Document excerpt Start Marker
University Trustee Peter B. Lewis ’55 has a big smile as he is joined by President Tilghman at the Nov. 9 public launch of the Lewis Center for the Arts. The Creative and Performing Arts Center was renamed for Lewis to recognize his $101 million gift in support of the arts at Princeton. “If Princeton can be said to have a modern-day version of Lorenzo de’ Medici, it would surely be you,” Tilghman said at a celebration at Richardson Auditorium. The event showcased music, theater, and dance performances by students and alumni and included an excerpt from “Margaret Garner,” an opera with libretto by professor emerita Toni Morrison that grew out of a 2003 Princeton Atelier. “It is a real privilege to be able to do the things I’ve been able to do,” said Lewis, who is chairman of the board of the Progressive Corp. Describing the University as “the best institution I know,” he said that Princeton “makes it a pleasure to give.” The motto of the new Lewis Center: “In the service of the imagination.”
In the News
PAUL MULDOON, a Pulitzer-Prize winning poet and a professor of creative writing, has been named poetry editor of The New Yorker. Muldoon told The Daily Princetonian that his focus will continue to be on teaching and advising, adding that his students’ work will be taken “every bit as seriously” as a poem submitted to The New Yorker.
PRESIDENT TILGHMAN’s salary of $608,000 for the 2005–06 fiscal year was the fourth-highest among Ivy League presidents, behind Columbia, Yale, and Penn, according to figures released by The Chronicle of Higher Education last month. Adding in $44,060 in health and pension benefits, Tilghman’s total compensation of $652,060 — up 9.4 percent from the previous year — was sixth among Ivy presidents, ahead of Dartmouth president James Wright and then-Harvard president Lawrence Summers. Tilghman also received $67,900 in expense compensation — fringe benefits reported to the IRS, such as the fair-market value of housing supplied by the University.
Document excerpt End Marker
Work order 1
According to the news excerpt, why was the Creative and Performing Arts Center renamed for Peter B. Lewis?
Work order 2
In the news excerpt, where did Tilghman's 2005–06 salary rank among Ivy League presidents?
The records that follow have nothing to do with the news excerpt.
Data extract Start Marker
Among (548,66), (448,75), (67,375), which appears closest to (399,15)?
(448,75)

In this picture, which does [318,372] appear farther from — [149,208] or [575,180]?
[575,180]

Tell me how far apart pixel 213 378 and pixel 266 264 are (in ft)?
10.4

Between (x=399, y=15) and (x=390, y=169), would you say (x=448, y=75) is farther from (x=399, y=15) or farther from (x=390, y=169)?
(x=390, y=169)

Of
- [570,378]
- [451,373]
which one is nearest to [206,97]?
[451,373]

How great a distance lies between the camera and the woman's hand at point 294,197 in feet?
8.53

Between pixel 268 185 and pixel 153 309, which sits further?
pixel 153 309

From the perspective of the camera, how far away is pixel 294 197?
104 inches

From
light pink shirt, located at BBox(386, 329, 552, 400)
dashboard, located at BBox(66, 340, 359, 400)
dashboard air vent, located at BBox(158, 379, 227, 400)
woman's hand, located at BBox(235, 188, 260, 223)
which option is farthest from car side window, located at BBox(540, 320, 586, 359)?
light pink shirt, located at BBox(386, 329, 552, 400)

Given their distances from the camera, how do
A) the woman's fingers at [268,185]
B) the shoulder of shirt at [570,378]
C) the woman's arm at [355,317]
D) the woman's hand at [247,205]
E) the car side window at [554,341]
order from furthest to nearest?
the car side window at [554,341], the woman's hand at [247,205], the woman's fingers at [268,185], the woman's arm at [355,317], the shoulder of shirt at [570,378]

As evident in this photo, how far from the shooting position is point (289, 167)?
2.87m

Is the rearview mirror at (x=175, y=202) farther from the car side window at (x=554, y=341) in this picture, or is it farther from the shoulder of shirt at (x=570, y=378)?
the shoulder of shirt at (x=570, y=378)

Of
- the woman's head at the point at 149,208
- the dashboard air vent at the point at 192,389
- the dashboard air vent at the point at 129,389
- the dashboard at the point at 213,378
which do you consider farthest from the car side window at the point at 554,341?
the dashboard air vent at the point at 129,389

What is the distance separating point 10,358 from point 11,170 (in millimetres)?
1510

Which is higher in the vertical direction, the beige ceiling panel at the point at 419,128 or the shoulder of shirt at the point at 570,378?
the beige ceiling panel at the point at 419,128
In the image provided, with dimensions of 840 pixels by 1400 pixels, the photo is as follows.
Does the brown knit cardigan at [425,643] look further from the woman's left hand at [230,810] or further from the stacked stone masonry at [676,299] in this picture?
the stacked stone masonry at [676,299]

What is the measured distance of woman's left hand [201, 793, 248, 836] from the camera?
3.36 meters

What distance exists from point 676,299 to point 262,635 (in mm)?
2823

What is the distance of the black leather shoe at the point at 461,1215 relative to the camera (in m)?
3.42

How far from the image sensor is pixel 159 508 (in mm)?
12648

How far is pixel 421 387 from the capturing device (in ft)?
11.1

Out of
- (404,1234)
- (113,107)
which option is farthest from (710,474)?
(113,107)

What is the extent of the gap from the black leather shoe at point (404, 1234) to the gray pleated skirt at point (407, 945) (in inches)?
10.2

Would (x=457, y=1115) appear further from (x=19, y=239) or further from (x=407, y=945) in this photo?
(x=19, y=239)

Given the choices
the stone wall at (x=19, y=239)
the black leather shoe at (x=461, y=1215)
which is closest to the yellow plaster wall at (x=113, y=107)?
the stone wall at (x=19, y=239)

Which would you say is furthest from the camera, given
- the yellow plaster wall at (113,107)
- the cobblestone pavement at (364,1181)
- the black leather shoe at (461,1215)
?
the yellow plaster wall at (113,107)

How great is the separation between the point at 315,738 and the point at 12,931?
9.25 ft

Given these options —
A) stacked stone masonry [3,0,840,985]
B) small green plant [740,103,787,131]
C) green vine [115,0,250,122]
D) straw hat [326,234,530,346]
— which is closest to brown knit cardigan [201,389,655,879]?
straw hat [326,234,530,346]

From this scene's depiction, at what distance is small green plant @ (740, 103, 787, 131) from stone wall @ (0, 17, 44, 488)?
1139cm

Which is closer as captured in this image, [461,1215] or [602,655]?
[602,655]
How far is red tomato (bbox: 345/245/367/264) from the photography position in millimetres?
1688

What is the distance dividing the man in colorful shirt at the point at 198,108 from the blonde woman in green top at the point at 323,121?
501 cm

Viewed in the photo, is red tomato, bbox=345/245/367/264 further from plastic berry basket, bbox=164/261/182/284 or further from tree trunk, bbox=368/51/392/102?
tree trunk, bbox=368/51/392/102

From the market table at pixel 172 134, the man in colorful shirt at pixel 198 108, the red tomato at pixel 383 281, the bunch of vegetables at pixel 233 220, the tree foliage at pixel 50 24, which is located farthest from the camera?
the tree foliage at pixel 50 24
Data extract End Marker
Answer section 1
It was renamed to recognize his $101 million gift in support of the arts at Princeton.

Answer section 2
It was the fourth-highest, behind Columbia, Yale, and Penn.